Recent work includes: advising a leading international mobile communication operator in relation to two investigations; advising a leading pharmaceutical company in relation to investigations by the Romanian Competition Council; advising various clients in relation to structuring of distribution and agency policies, sales, marketing and pricing policies, training, etc.
Carmen is a frequent speaker at seminars on Romanian and EU competition law matters as well as the author of numerous articles on Romanian and European antitrust and merger control law. Carmen is a founding member of PeliFilip, a dynamic law firm focused on corporate and M&A, competition, energy, commercial, projects and infrastructure and capital markets.

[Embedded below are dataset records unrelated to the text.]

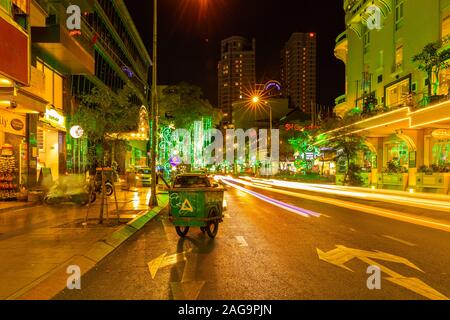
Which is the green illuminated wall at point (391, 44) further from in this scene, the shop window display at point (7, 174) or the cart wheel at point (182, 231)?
the shop window display at point (7, 174)

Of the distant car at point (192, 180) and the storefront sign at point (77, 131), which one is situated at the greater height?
the storefront sign at point (77, 131)

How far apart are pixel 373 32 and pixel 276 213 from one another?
3522 centimetres

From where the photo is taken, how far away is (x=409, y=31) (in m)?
37.7

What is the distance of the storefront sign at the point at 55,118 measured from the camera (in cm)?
2244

Carmen Korsinszki is an associate with PeliFilip, having graduated with merit from the Faculty of Law at the University of Bucharest, and holds a Masters degree in EU and International law from the French-Romanian College of European Studies, University Paris 1 Pantheon-Sorbonne and also a Masters degree in International and European business law from the University of Strasbourg, France.
Carmen is currently advising clients in antitrust investigations, mergers and public procurement in various sectors.